Automatic Construction of a Legal Citation Graph from 100 Million Ukrainian Court Decisions: Large-Scale Extraction, Topological Analysis, and Ontology-Driven Clustering

Automatic Construction of a Legal Citation Graph from 100 Million Ukrainian Court Decisions: Large-Scale Extraction, Topological Analysis, and Ontology-Driven Clustering

从一亿份乌克兰法院判决书中自动构建法律引文图谱:大规模提取、拓扑分析与本体驱动的聚类

Abstract: Half a billion citation edges extracted from 100.7 million Ukrainian court decisions reveal that judicial citation structure encodes legal domain boundaries without supervision and predicts future legislative importance with near-perfect accuracy.

摘要: 从 1.007 亿份乌克兰法院判决书中提取的 5 亿条引文边表明,司法引文结构能够在无监督的情况下编码法律领域边界,并以近乎完美的准确度预测未来的立法重要性。

We construct the first large-scale citation graph from the complete EDRSR registry (99.5 million full texts, 1.1 TB), extracting 502 million citation links across six types via regex on commodity hardware in approximately 5 hours, with precision of 1.00 on a 200-decision validation sample (95% Wilson CI: [0.982, 1.000]).

我们利用完整的 EDRSR 注册库(9950 万份全文,1.1 TB)构建了首个大规模引文图谱,通过在普通硬件上运行正则表达式,在大约 5 小时内提取了涵盖六种类型的 5.02 亿条引文链接。在 200 份判决书的验证样本中,其精确度达到 1.00(95% Wilson 置信区间:[0.982, 1.000])。

Three principal findings emerge. (1) The degree distribution follows a power law (alpha = 1.57 +/- 0.008), placing the Ukrainian court network near the EU Court of Justice and below the US Supreme Court, with hub articles cited by millions of decisions.

研究得出三个主要发现。(1)度分布遵循幂律(alpha = 1.57 +/- 0.008),这使得乌克兰法院网络在结构上接近欧盟法院,低于美国最高法院,其中核心法律条文被数百万份判决书引用。

(2) Louvain community detection on the co-citation projection recovers legal domain boundaries (civil, criminal, administrative, commercial) with modularity Q = 0.44-0.55 and temporal stability (NMI = 0.83-0.86 across periods), constituting an automatically constructed legal ontology grounded in judicial practice.

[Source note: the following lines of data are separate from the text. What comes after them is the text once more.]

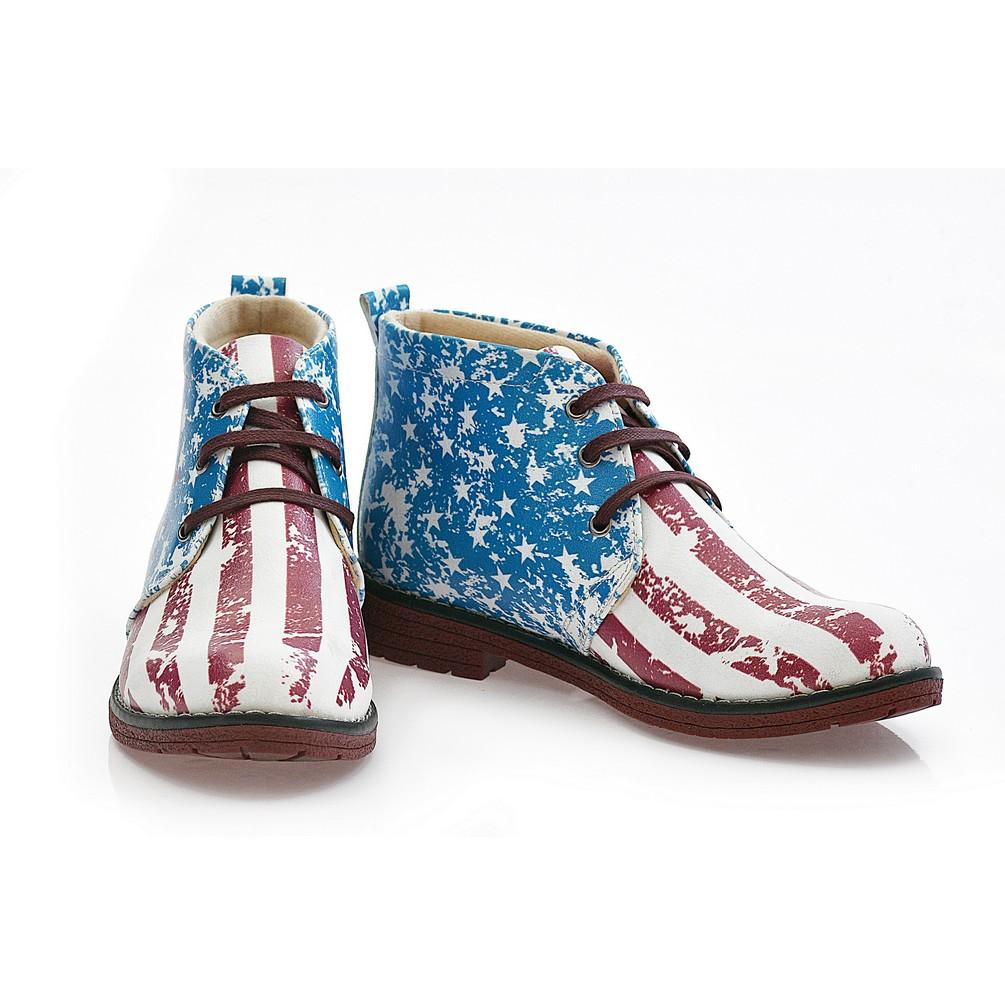 Ankle Boots Outlet - No Exchange or Return - 40 EU - 9.5 US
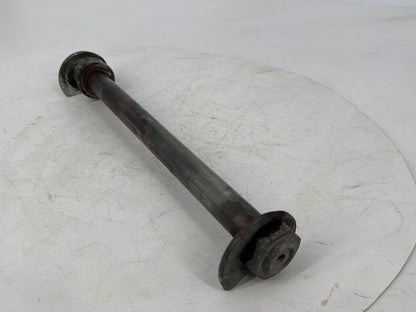 2008 - 2016 Harley-Davidson Touring Street Glide Rear Wheel Axle Bolt Shaft 41056-09
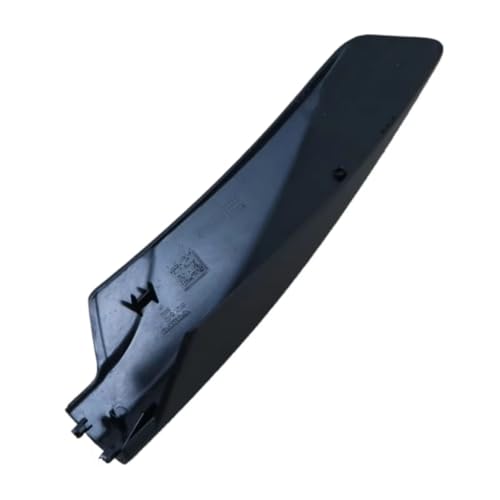 Couvercle de protection étanche rail de toit XC90 2003-2009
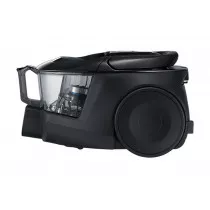 Пылесос "Samsung" VC18M31C0HG/EV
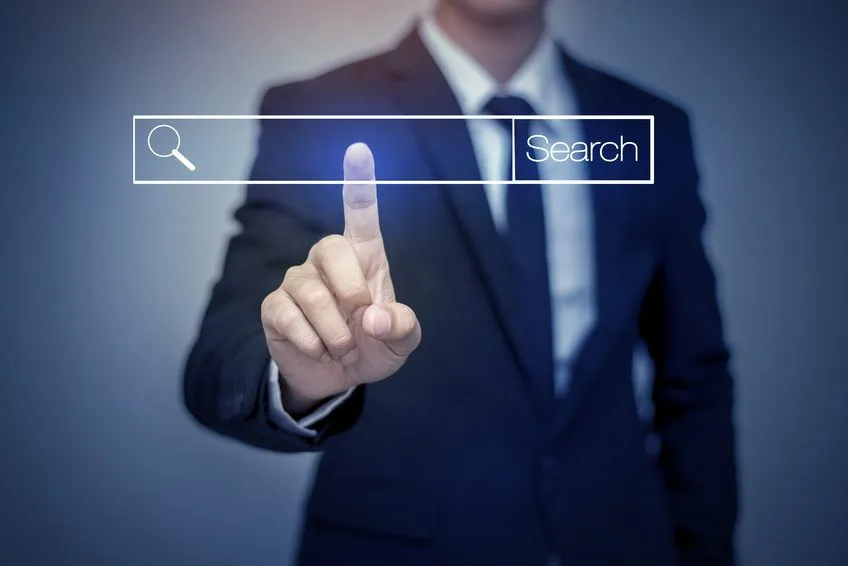 How Office 365 Delve Improves Company-Wide Search Functions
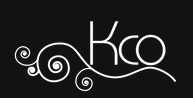 K Co Beauty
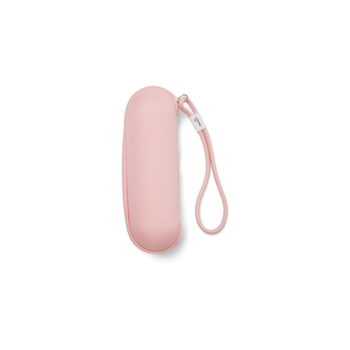 Dáždnik ø 100 cm Light Pink 182 – Pantone - Image 2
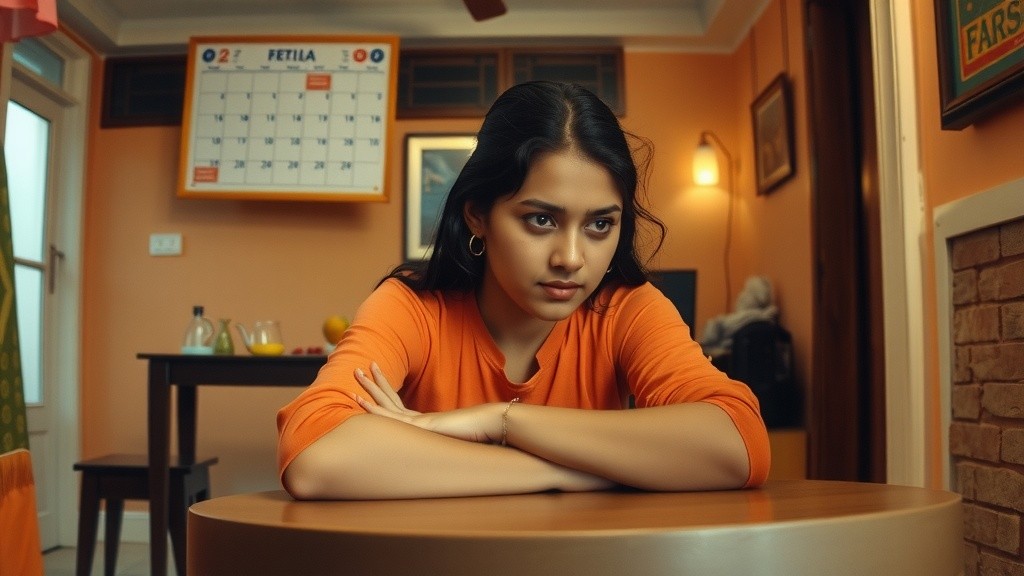 5 Income Ideas for 12th Pass Students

(2)在共引投影上进行的 Louvain 社区检测恢复了法律领域边界(民事、刑事、行政、商事),其模块度 Q 值在 0.44-0.55 之间,且具有时间稳定性(各时期 NMI = 0.83-0.86),构成了基于司法实践自动构建的法律本体。

(3) Citation features predict top-1000 articles with AUC = 0.9984, substantially outperforming a naive frequency baseline (P@1000 = 0.655); temporal dynamics detect legislative regime changes as phase transitions and the 2022 invasion as a citation entropy spike (H: 11.02 -> 13.49) with emergent wartime legislation nodes.

(3)引文特征预测前 1000 名重要条文的 AUC 达到 0.9984,显著优于简单的频率基准(P@1000 = 0.655);时间动态分析将立法制度变革识别为相变,并将 2022 年的入侵识别为引文熵的激增(H 值从 11.02 升至 13.49),同时伴随着战时立法节点的涌现。

The citation-derived ontology is operationalized as the domain layer of a workflow memory system for LLM-assisted legal analysis, connecting to the ontology-controlled paradigm. The extraction pipeline, analysis code, and aggregated statistics are released as open data.

该引文衍生本体被应用于大模型(LLM)辅助法律分析的工作流记忆系统,作为其领域层,并与本体控制范式相连接。提取流水线、分析代码及汇总统计数据均已作为开放数据发布。